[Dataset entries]
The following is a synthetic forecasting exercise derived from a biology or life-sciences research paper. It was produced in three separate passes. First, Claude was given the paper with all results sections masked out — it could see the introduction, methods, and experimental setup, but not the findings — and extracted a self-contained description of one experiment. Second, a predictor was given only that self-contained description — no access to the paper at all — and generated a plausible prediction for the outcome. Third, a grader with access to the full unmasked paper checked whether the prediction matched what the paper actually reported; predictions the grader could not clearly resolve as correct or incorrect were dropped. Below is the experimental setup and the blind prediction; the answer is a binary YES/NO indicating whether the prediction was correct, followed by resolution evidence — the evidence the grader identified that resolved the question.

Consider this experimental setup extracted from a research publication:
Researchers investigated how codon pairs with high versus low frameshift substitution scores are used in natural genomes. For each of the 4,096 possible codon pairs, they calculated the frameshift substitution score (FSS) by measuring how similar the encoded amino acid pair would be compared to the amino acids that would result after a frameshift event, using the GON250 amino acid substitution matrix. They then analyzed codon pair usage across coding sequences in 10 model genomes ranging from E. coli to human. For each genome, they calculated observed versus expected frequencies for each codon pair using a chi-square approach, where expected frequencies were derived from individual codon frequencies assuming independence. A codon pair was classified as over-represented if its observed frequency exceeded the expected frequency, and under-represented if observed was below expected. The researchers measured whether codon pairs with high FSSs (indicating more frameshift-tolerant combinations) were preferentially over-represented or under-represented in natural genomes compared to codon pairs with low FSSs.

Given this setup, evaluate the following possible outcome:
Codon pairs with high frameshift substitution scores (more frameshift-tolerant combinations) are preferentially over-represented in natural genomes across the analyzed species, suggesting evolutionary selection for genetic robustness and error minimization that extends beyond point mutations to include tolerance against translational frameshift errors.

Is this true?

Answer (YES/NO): NO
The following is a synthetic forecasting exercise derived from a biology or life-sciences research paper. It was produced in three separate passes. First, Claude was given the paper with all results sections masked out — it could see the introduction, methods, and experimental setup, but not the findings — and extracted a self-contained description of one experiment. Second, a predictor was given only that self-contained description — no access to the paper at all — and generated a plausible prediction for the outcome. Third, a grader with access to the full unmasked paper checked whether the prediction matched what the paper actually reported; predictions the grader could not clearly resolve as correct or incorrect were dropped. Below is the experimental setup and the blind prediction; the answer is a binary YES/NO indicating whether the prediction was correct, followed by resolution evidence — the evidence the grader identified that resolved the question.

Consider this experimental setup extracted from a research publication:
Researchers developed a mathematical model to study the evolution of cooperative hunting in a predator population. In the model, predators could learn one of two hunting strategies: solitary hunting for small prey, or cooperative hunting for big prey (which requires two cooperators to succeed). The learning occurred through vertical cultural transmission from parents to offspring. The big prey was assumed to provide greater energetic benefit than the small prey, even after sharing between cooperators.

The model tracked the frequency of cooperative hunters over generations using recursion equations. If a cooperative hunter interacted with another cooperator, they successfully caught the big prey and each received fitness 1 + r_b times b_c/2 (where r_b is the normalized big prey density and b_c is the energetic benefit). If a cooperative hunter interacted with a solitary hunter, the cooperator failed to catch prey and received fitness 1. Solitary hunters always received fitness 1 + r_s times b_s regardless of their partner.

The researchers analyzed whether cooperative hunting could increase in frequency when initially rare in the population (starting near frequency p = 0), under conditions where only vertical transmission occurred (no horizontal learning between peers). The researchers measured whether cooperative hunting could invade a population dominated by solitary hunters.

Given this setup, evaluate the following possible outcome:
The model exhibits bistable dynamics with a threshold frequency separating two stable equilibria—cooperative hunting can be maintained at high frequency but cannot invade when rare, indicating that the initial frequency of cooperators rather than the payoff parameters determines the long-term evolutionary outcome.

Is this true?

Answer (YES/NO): NO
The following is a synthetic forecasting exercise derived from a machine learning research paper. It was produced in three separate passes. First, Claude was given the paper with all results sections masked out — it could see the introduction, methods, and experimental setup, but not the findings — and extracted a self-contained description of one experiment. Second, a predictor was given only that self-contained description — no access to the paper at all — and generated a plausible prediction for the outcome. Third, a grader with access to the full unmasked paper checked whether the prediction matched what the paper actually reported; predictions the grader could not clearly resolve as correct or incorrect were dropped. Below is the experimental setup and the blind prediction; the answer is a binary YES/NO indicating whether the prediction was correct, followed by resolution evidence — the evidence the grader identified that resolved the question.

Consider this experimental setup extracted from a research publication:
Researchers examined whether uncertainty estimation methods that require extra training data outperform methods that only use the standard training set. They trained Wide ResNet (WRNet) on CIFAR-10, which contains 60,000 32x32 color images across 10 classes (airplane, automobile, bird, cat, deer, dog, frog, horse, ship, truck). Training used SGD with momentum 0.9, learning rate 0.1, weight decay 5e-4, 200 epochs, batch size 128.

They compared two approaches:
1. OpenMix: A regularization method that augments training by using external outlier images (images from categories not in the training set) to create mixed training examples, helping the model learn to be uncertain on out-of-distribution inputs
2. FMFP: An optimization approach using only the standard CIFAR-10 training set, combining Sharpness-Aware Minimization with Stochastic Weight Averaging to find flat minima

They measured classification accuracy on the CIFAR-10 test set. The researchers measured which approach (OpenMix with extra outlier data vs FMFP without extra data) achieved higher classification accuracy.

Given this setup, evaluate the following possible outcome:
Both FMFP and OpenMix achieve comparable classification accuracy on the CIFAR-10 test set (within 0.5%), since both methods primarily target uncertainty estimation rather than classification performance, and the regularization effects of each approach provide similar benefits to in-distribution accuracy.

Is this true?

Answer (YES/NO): NO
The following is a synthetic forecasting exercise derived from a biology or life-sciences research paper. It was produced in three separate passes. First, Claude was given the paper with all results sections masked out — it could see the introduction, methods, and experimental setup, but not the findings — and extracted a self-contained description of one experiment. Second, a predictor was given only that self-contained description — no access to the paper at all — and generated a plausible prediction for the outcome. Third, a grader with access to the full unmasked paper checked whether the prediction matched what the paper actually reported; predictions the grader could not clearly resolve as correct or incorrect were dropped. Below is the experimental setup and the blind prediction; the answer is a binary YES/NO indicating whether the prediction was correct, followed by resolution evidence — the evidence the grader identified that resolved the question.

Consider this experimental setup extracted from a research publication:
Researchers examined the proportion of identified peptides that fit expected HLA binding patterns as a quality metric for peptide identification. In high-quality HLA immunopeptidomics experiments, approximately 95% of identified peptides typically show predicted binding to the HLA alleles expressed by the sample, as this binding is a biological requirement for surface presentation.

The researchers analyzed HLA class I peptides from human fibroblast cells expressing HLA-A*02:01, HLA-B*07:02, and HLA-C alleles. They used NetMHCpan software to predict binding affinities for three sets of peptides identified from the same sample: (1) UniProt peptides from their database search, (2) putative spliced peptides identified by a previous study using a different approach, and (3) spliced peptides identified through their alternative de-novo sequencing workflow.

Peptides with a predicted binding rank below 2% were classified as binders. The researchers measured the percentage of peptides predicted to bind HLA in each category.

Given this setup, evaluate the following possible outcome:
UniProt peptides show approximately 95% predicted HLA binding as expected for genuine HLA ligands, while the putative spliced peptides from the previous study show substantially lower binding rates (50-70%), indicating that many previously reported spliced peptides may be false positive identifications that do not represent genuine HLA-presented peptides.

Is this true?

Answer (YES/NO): NO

▶ _Your assignment_
Write out each entry exactly, and omit nothing.

▶ _Answer section_
The following is a synthetic forecasting exercise derived from a biology or life-sciences research paper. It was produced in three separate passes. First, Claude was given the paper with all results sections masked out — it could see the introduction, methods, and experimental setup, but not the findings — and extracted a self-contained description of one experiment. Second, a predictor was given only that self-contained description — no access to the paper at all — and generated a plausible prediction for the outcome. Third, a grader with access to the full unmasked paper checked whether the prediction matched what the paper actually reported; predictions the grader could not clearly resolve as correct or incorrect were dropped. Below is the experimental setup and the blind prediction; the answer is a binary YES/NO indicating whether the prediction was correct, followed by resolution evidence — the evidence the grader identified that resolved the question.

Consider this experimental setup extracted from a research publication:
Researchers investigated how codon pairs with high versus low frameshift substitution scores are used in natural genomes. For each of the 4,096 possible codon pairs, they calculated the frameshift substitution score (FSS) by measuring how similar the encoded amino acid pair would be compared to the amino acids that would result after a frameshift event, using the GON250 amino acid substitution matrix. They then analyzed codon pair usage across coding sequences in 10 model genomes ranging from E. coli to human. For each genome, they calculated observed versus expected frequencies for each codon pair using a chi-square approach, where expected frequencies were derived from individual codon frequencies assuming independence. A codon pair was classified as over-represented if its observed frequency exceeded the expected frequency, and under-represented if observed was below expected. The researchers measured whether codon pairs with high FSSs (indicating more frameshift-tolerant combinations) were preferentially over-represented or under-represented in natural genomes compared to codon pairs with low FSSs.

Given this setup, evaluate the following possible outcome:
Codon pairs with high frameshift substitution scores (more frameshift-tolerant combinations) are preferentially over-represented in natural genomes across the analyzed species, suggesting evolutionary selection for genetic robustness and error minimization that extends beyond point mutations to include tolerance against translational frameshift errors.

Is this true?

Answer (YES/NO): NO
The following is a synthetic forecasting exercise derived from a biology or life-sciences research paper. It was produced in three separate passes. First, Claude was given the paper with all results sections masked out — it could see the introduction, methods, and experimental setup, but not the findings — and extracted a self-contained description of one experiment. Second, a predictor was given only that self-contained description — no access to the paper at all — and generated a plausible prediction for the outcome. Third, a grader with access to the full unmasked paper checked whether the prediction matched what the paper actually reported; predictions the grader could not clearly resolve as correct or incorrect were dropped. Below is the experimental setup and the blind prediction; the answer is a binary YES/NO indicating whether the prediction was correct, followed by resolution evidence — the evidence the grader identified that resolved the question.

Consider this experimental setup extracted from a research publication:
Researchers developed a mathematical model to study the evolution of cooperative hunting in a predator population. In the model, predators could learn one of two hunting strategies: solitary hunting for small prey, or cooperative hunting for big prey (which requires two cooperators to succeed). The learning occurred through vertical cultural transmission from parents to offspring. The big prey was assumed to provide greater energetic benefit than the small prey, even after sharing between cooperators.

The model tracked the frequency of cooperative hunters over generations using recursion equations. If a cooperative hunter interacted with another cooperator, they successfully caught the big prey and each received fitness 1 + r_b times b_c/2 (where r_b is the normalized big prey density and b_c is the energetic benefit). If a cooperative hunter interacted with a solitary hunter, the cooperator failed to catch prey and received fitness 1. Solitary hunters always received fitness 1 + r_s times b_s regardless of their partner.

The researchers analyzed whether cooperative hunting could increase in frequency when initially rare in the population (starting near frequency p = 0), under conditions where only vertical transmission occurred (no horizontal learning between peers). The researchers measured whether cooperative hunting could invade a population dominated by solitary hunters.

Given this setup, evaluate the following possible outcome:
The model exhibits bistable dynamics with a threshold frequency separating two stable equilibria—cooperative hunting can be maintained at high frequency but cannot invade when rare, indicating that the initial frequency of cooperators rather than the payoff parameters determines the long-term evolutionary outcome.

Is this true?

Answer (YES/NO): NO
The following is a synthetic forecasting exercise derived from a machine learning research paper. It was produced in three separate passes. First, Claude was given the paper with all results sections masked out — it could see the introduction, methods, and experimental setup, but not the findings — and extracted a self-contained description of one experiment. Second, a predictor was given only that self-contained description — no access to the paper at all — and generated a plausible prediction for the outcome. Third, a grader with access to the full unmasked paper checked whether the prediction matched what the paper actually reported; predictions the grader could not clearly resolve as correct or incorrect were dropped. Below is the experimental setup and the blind prediction; the answer is a binary YES/NO indicating whether the prediction was correct, followed by resolution evidence — the evidence the grader identified that resolved the question.

Consider this experimental setup extracted from a research publication:
Researchers examined whether uncertainty estimation methods that require extra training data outperform methods that only use the standard training set. They trained Wide ResNet (WRNet) on CIFAR-10, which contains 60,000 32x32 color images across 10 classes (airplane, automobile, bird, cat, deer, dog, frog, horse, ship, truck). Training used SGD with momentum 0.9, learning rate 0.1, weight decay 5e-4, 200 epochs, batch size 128.

They compared two approaches:
1. OpenMix: A regularization method that augments training by using external outlier images (images from categories not in the training set) to create mixed training examples, helping the model learn to be uncertain on out-of-distribution inputs
2. FMFP: An optimization approach using only the standard CIFAR-10 training set, combining Sharpness-Aware Minimization with Stochastic Weight Averaging to find flat minima

They measured classification accuracy on the CIFAR-10 test set. The researchers measured which approach (OpenMix with extra outlier data vs FMFP without extra data) achieved higher classification accuracy.

Given this setup, evaluate the following possible outcome:
Both FMFP and OpenMix achieve comparable classification accuracy on the CIFAR-10 test set (within 0.5%), since both methods primarily target uncertainty estimation rather than classification performance, and the regularization effects of each approach provide similar benefits to in-distribution accuracy.

Is this true?

Answer (YES/NO): NO
The following is a synthetic forecasting exercise derived from a biology or life-sciences research paper. It was produced in three separate passes. First, Claude was given the paper with all results sections masked out — it could see the introduction, methods, and experimental setup, but not the findings — and extracted a self-contained description of one experiment. Second, a predictor was given only that self-contained description — no access to the paper at all — and generated a plausible prediction for the outcome. Third, a grader with access to the full unmasked paper checked whether the prediction matched what the paper actually reported; predictions the grader could not clearly resolve as correct or incorrect were dropped. Below is the experimental setup and the blind prediction; the answer is a binary YES/NO indicating whether the prediction was correct, followed by resolution evidence — the evidence the grader identified that resolved the question.

Consider this experimental setup extracted from a research publication:
Researchers examined the proportion of identified peptides that fit expected HLA binding patterns as a quality metric for peptide identification. In high-quality HLA immunopeptidomics experiments, approximately 95% of identified peptides typically show predicted binding to the HLA alleles expressed by the sample, as this binding is a biological requirement for surface presentation.

The researchers analyzed HLA class I peptides from human fibroblast cells expressing HLA-A*02:01, HLA-B*07:02, and HLA-C alleles. They used NetMHCpan software to predict binding affinities for three sets of peptides identified from the same sample: (1) UniProt peptides from their database search, (2) putative spliced peptides identified by a previous study using a different approach, and (3) spliced peptides identified through their alternative de-novo sequencing workflow.

Peptides with a predicted binding rank below 2% were classified as binders. The researchers measured the percentage of peptides predicted to bind HLA in each category.

Given this setup, evaluate the following possible outcome:
UniProt peptides show approximately 95% predicted HLA binding as expected for genuine HLA ligands, while the putative spliced peptides from the previous study show substantially lower binding rates (50-70%), indicating that many previously reported spliced peptides may be false positive identifications that do not represent genuine HLA-presented peptides.

Is this true?

Answer (YES/NO): NO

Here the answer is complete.